During the election, there were times when I shuddered in fear. I read of roving gangs, for that's what they were, of Trump supporters in cars and trucks stopping traffic on the Garden State Parkway, the Mario Cuomo bridge over the Hudson, various highways crisscrossing the New York City region, and trying to force a Biden-Harris campaign bus off an interstate highway in Texas.
It reminded me of dark scenes from the movie "Mad Max." Of roving gangs of hoodlums terrorizing ordinary people in the desolate post-apocalyptic world with their brute power.
I wondered will this ultimately be the legacy of Donald Trump's presidency? Even if a small percentage of Trump supporters would be of a mind to engage in such activity, the result would be, as Trump prophesied, bedlam. It would severely damage our democracy.
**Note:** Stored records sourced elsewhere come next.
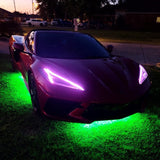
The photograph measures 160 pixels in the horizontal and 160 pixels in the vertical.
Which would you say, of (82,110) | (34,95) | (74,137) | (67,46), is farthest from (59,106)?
(67,46)

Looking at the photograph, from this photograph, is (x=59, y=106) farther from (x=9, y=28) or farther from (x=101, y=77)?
(x=9, y=28)

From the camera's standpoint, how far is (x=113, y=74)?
2.56 metres

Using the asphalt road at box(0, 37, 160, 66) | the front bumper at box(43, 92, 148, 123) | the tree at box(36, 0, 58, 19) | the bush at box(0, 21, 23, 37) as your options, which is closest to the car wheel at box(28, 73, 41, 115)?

Now as the final denouement of Trump's defeat gets ever closer and his options to reverse the will of the people disappear, he has not changed his tune. He continues to say that he won by a landslide and that if just some wise people would have the courage to acknowledge the facts, meaning the Supreme Court, he would win. His latest argument is that the fraud can't be seen because local officials loosened the process so that the fraud was not discoverable.
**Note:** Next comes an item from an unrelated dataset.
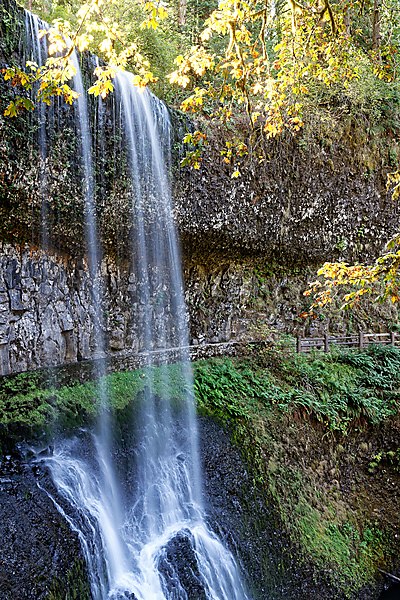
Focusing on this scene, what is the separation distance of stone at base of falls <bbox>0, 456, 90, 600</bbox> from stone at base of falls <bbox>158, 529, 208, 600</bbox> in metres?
1.27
Meanwhile, his base of supporters is getting ever-more angry. Threats are being received by officials, Republican and Democrat alike. In Arizona, the Republican Party is trashing it's own leaders, the governor and the speaker of the House, for telling the facts of Trump's defeat like it is. The same is happening in Georgia. The Arizona Republican Party even sent out a call for people to die fighting for the cause. Republican officials across the country, even attorney generals, not just his voter base, continue to support Trump's baseless claims.
Now Trump is trying to get Republicans in Congress to agree to not accept the vote of the electoral college. His last chance, on January 6. Senator McConnell after finally acknowledging Biden as President-Elect has urged his Senate colleagues not to join the effort.
What happens when the last nail is driven in the coffin? When there is no escape for Trump and his supporters from his defeat?
There was an op-ed piece in The New York Times after the election saying that the most dangerous time of our history, for our democracy, will be in the coming weeks. And I think the writer was right.
Who will be able to quiet the Trumpist masses when Trump goes down flailing? It's beyond hope that the Trump loyalist pundits will take a positive role at long last. And his followers have no use for past Republican leaders, so their words will be useless.
Some leaders of the Evangelical church might make a difference if they told their followers, Trump supporters, that regardless how aggrieved they feel, that the results of the election must be respected, that law and order must be kept, that they should harm no one in their grief. Will organized religion finally rise to the occasion, or will it once again fail out of the human weakness of its leaders?
I do not believe in the God of our forefathers, in the God of the Old Testament, but at this moment, I pray to that God that he protect our country from this dark eventuality. (For clarification, I do believe in the God that is the divine essence that is within each of us; yes, including Trump supporters. Unfortunately, most people are unaware of and unconnected with their divine essence.)